Phelps accused of violating Olympic rules, swimmer’s agent denies

US swimmer Michael Phelps poses on the podium with the gold medal after winning the men's 4x100 medley relay final during the swimming event at the London 2012 Olympic Games on August 4, 2012 in London. (AFP Photo/Fabrice Coffrini)
Michael Phelps, the winningest Olympian ever, won’t be stripped of his London medals over his 'unsanctioned' ad campaign for Louis Vuitton, Phelps’ longtime agent said.

The legendary swimmer has been accused of violating a rule by the International Olympic Committee (IOC) that prohibits athletes from promoting non-official sponsors for a set timeframe surrounding the games. Possible sanctions for violations include the stripping of medals.

Phelps, however, is unlikely to lose any of his medals, the AP quoted Phelps’ agent Peter Carlisle as saying.

“He didn't violate Rule 40, it's as simple as that,” Carlisle said. “All that matters is whether the athlete permitted that use. That's all he can control. In this case, Michael did not authorize that use. The images hadn't even been reviewed, much less approved. It's as simple as that. An athlete can't control unauthorized uses any more than you can guarantee someone isn't going to break into your house.”

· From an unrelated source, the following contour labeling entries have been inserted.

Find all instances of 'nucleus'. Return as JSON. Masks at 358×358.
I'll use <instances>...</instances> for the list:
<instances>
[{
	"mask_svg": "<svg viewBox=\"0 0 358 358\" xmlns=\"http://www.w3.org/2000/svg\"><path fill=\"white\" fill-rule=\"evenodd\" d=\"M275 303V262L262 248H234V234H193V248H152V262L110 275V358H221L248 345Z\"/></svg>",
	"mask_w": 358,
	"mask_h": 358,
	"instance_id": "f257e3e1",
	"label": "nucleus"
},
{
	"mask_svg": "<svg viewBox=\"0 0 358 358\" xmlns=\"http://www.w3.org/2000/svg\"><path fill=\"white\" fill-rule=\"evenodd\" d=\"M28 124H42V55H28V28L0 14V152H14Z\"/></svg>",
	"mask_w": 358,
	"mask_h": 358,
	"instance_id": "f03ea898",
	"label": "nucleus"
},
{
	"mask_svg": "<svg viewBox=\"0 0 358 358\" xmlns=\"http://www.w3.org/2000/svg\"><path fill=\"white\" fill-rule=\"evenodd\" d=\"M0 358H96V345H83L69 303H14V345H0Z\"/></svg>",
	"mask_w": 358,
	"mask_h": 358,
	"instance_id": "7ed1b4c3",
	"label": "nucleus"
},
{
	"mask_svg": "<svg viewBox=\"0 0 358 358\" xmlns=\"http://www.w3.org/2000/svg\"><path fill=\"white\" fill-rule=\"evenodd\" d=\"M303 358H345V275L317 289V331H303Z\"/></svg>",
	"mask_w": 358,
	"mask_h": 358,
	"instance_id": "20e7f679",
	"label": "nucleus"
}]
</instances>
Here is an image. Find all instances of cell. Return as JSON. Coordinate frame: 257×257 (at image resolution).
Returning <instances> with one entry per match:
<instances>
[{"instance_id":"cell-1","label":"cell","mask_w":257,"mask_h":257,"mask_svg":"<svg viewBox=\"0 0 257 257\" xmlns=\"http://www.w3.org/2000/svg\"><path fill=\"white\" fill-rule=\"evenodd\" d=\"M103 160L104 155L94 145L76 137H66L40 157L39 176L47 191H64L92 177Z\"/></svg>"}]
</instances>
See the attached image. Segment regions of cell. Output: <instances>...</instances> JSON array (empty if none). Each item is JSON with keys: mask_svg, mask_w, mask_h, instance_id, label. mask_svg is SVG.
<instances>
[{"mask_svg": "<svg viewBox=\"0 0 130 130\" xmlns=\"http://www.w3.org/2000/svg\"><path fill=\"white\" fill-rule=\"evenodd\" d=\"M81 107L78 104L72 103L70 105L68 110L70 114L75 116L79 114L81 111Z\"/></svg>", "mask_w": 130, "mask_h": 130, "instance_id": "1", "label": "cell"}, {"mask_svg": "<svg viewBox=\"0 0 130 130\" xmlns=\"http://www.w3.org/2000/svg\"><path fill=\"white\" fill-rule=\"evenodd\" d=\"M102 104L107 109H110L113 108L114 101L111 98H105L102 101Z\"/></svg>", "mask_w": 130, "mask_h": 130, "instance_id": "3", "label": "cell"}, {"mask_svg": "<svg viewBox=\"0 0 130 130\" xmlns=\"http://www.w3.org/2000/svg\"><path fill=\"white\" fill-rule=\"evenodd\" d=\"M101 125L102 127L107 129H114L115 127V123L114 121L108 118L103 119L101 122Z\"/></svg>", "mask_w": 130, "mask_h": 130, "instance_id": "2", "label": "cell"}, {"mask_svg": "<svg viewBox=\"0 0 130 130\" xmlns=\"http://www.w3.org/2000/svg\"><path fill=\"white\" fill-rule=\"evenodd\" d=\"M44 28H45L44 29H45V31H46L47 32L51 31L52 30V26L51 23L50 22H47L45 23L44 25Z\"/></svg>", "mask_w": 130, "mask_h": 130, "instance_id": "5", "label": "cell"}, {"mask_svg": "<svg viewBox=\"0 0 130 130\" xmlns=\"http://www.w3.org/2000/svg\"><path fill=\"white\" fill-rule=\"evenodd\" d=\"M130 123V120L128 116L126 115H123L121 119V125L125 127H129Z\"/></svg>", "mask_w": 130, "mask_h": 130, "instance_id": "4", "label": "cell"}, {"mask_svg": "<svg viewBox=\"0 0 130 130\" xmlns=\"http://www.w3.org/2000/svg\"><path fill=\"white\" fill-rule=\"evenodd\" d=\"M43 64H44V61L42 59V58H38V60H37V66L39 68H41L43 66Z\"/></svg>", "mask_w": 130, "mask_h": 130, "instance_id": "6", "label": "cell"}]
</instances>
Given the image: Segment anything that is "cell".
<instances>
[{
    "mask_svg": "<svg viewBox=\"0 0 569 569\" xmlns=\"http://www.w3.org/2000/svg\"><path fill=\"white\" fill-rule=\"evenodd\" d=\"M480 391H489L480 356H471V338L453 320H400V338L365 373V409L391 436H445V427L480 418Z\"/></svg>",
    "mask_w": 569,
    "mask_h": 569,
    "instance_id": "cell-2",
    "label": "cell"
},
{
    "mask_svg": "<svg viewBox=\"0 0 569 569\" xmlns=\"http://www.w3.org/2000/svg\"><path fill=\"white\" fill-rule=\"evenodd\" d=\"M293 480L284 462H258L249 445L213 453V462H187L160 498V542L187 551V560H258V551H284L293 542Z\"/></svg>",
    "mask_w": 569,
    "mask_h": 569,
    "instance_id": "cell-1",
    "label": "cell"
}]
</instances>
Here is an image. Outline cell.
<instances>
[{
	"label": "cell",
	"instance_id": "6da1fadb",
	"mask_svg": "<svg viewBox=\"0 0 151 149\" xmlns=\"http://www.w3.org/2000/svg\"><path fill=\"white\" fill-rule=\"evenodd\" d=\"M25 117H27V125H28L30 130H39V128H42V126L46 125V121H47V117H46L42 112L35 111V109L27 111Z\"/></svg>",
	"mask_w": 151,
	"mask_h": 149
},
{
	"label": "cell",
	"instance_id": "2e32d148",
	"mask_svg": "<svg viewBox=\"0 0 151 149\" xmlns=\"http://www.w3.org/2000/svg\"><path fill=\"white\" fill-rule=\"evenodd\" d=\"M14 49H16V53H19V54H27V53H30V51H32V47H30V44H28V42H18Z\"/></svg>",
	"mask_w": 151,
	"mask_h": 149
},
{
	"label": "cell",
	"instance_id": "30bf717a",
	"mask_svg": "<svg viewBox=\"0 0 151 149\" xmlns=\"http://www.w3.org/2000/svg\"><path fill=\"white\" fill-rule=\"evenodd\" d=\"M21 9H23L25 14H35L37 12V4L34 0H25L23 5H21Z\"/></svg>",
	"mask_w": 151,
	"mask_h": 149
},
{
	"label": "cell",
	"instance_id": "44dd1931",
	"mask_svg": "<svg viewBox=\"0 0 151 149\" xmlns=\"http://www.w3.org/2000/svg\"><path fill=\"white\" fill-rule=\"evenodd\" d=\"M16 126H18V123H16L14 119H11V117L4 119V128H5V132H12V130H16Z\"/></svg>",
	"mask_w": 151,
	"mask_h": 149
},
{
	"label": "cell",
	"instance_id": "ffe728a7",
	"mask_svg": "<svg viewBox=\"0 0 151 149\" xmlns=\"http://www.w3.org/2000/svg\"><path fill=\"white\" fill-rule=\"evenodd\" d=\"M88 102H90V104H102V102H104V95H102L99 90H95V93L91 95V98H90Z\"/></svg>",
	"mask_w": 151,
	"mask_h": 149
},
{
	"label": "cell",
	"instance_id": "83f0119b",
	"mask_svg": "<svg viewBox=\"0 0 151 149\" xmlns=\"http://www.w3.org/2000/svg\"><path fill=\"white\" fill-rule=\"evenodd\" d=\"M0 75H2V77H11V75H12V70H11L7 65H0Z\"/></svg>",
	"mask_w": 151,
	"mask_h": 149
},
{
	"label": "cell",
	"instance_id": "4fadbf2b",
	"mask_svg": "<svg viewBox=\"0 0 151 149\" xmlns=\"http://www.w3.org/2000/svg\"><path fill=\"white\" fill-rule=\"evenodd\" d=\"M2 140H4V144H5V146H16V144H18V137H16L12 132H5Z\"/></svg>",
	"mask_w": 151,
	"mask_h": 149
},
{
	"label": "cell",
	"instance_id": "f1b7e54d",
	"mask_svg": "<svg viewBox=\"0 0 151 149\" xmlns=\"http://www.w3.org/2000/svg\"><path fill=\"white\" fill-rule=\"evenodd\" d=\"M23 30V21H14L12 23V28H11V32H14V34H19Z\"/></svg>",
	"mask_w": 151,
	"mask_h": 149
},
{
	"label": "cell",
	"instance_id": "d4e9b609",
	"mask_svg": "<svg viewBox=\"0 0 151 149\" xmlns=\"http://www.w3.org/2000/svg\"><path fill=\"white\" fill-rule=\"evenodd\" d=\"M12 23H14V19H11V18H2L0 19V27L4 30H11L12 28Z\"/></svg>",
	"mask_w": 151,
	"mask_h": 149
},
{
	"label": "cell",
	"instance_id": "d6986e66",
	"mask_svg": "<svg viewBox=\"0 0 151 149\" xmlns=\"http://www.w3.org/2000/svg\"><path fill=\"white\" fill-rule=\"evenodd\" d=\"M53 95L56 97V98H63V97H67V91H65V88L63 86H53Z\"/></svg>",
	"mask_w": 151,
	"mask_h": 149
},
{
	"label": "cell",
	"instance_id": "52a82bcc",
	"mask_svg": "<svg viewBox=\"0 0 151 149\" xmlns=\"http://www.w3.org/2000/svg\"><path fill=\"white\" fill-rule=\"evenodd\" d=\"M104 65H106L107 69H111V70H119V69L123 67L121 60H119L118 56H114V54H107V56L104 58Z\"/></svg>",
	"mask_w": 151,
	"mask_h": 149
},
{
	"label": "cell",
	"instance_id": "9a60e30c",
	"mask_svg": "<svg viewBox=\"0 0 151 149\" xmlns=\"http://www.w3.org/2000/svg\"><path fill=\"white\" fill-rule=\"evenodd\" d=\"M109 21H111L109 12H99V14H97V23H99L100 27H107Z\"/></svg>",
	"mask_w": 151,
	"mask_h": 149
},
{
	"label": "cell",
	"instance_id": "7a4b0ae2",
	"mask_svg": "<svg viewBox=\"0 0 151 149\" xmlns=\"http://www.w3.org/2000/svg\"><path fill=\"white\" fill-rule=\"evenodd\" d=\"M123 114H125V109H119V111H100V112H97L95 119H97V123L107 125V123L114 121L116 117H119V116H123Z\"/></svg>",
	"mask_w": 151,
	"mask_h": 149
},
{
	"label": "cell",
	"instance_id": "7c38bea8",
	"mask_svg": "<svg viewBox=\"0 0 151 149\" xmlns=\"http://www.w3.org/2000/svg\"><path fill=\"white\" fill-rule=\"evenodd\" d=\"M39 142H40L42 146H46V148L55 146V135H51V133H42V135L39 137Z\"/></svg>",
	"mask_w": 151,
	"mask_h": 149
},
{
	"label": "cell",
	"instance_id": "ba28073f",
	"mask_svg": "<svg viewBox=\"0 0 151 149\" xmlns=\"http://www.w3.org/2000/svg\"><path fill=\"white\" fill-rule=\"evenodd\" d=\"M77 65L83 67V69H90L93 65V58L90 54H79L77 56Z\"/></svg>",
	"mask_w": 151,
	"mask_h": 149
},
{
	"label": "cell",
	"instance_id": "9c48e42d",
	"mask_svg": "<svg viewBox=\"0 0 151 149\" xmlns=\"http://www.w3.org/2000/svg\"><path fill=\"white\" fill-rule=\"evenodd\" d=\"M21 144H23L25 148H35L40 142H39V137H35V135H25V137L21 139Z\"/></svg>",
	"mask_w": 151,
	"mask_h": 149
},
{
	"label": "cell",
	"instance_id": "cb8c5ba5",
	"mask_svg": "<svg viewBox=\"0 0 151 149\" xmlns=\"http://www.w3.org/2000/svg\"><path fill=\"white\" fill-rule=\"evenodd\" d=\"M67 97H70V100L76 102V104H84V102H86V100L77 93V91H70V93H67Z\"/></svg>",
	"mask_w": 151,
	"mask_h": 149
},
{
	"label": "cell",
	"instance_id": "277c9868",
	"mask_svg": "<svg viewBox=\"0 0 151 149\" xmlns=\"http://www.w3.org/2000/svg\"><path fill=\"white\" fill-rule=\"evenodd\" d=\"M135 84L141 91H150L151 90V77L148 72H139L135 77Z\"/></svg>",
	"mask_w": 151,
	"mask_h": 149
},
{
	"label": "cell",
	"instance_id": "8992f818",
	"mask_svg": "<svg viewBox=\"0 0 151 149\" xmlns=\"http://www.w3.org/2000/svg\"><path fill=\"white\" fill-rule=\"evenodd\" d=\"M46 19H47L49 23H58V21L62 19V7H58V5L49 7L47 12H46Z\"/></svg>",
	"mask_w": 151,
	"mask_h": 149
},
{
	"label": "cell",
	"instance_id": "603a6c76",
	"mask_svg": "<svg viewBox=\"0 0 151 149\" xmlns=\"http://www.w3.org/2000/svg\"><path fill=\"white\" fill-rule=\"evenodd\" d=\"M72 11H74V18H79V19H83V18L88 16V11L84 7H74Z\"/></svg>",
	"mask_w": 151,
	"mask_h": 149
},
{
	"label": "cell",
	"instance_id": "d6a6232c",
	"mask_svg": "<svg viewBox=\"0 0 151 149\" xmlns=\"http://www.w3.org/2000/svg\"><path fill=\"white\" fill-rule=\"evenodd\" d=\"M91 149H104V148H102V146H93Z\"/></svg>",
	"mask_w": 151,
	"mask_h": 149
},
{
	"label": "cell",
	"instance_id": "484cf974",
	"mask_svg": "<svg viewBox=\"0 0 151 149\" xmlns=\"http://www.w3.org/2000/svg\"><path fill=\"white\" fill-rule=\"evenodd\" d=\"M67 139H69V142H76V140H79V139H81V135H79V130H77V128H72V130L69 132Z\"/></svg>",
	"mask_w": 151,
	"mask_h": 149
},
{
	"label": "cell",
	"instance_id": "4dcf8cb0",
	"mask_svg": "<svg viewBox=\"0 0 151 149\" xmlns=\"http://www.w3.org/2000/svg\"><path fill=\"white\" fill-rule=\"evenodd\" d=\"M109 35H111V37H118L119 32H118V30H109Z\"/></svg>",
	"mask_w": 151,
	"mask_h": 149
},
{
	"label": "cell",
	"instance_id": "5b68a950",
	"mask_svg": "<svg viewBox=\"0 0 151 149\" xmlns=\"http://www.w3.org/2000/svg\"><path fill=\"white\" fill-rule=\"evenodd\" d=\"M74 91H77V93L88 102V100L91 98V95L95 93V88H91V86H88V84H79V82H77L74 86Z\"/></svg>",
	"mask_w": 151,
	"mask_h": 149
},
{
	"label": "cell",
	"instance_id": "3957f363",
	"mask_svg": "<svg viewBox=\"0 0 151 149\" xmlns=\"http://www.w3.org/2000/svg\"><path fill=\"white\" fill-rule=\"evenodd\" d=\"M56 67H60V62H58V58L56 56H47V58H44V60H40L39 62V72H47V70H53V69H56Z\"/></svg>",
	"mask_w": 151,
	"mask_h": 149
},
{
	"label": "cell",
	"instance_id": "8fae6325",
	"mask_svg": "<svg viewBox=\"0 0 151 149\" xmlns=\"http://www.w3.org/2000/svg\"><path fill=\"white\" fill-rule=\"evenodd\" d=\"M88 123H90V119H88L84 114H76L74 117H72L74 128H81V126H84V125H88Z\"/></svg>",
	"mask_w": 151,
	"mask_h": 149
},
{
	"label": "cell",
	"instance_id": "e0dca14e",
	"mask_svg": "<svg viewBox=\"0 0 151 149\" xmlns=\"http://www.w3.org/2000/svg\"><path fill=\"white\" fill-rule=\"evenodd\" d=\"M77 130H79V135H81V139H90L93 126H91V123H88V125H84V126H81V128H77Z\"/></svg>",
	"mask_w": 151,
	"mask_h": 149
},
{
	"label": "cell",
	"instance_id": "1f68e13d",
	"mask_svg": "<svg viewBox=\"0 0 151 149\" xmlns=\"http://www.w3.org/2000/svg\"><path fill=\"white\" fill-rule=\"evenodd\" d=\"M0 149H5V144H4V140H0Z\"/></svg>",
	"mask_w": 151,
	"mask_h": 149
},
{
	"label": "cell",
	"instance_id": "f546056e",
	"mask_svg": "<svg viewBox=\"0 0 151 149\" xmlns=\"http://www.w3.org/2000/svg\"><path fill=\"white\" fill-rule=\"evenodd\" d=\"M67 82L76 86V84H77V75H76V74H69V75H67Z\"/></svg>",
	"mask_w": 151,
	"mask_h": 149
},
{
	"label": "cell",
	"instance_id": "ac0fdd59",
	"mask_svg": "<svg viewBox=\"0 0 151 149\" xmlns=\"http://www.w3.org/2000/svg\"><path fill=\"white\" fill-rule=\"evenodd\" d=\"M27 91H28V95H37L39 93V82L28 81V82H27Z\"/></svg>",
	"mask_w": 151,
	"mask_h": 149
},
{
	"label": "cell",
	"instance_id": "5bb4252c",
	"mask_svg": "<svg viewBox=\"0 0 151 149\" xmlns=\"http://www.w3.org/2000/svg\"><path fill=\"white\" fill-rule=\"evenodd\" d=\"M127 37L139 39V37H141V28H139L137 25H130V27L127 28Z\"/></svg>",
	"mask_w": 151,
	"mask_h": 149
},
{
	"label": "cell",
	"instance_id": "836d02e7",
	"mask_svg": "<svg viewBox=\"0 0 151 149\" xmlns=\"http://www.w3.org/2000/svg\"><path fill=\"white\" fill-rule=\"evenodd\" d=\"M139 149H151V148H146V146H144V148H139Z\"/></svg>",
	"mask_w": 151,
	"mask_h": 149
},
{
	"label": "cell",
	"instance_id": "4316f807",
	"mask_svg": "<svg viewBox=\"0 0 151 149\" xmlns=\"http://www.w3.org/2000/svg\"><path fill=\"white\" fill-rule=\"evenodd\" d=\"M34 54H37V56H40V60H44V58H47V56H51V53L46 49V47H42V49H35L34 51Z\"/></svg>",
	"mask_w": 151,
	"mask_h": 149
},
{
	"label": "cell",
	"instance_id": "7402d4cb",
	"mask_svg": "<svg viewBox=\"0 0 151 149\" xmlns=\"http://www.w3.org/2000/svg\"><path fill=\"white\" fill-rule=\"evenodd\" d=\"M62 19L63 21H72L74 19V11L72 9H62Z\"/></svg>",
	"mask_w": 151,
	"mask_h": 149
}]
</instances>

“I can't count on every hand in this office the number of unauthorized uses that happen during the games period,” Carlisle said. “We uncover them by the dozens. Some are by companies we don't even know. It happens constantly.”

Phelps’ ad campaign for Louis Vuitton officially began on Thursday, the day after the IOC ban ended. In one of the pictures, Phelps is shown in a bathtub wearing only goggles and skimpy briefs. Another ad depicts him sitting on a sofa, wearing a three-piece suit and chatting with former Soviet gymnast Larisa Latynina, whose four-decade-long record for overall medals was broken by Phelps at the London Games.

Phelps won four gold and two silver medals in London before announcing his retirement.